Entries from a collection
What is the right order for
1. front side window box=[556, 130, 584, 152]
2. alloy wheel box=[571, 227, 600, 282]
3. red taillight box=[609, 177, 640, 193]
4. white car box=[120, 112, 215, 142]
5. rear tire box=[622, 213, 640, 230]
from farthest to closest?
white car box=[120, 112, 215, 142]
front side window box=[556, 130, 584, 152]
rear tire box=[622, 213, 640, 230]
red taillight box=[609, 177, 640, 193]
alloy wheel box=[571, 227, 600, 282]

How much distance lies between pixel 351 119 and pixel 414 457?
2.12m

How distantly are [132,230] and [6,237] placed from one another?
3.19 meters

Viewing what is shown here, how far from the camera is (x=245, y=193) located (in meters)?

■ **YOUR GOAL**
Give every line of the entries as a JSON list of strings, one string per line, with blank lines omitted.

■ **FULL OUTPUT**
[
  "What is the right order for",
  "1. front side window box=[556, 130, 584, 152]",
  "2. alloy wheel box=[571, 227, 600, 282]",
  "3. red taillight box=[609, 177, 640, 193]",
  "4. white car box=[120, 112, 215, 142]",
  "5. rear tire box=[622, 213, 640, 230]",
  "from farthest to closest?",
  "white car box=[120, 112, 215, 142]",
  "front side window box=[556, 130, 584, 152]",
  "rear tire box=[622, 213, 640, 230]",
  "red taillight box=[609, 177, 640, 193]",
  "alloy wheel box=[571, 227, 600, 282]",
  "How much distance lies between pixel 351 119 and pixel 414 457?",
  "2.12m",
  "How distantly are [132,230] and [6,237] placed from one another?",
  "3.19 meters",
  "Viewing what is shown here, how far from the camera is (x=245, y=193) located (in meters)?"
]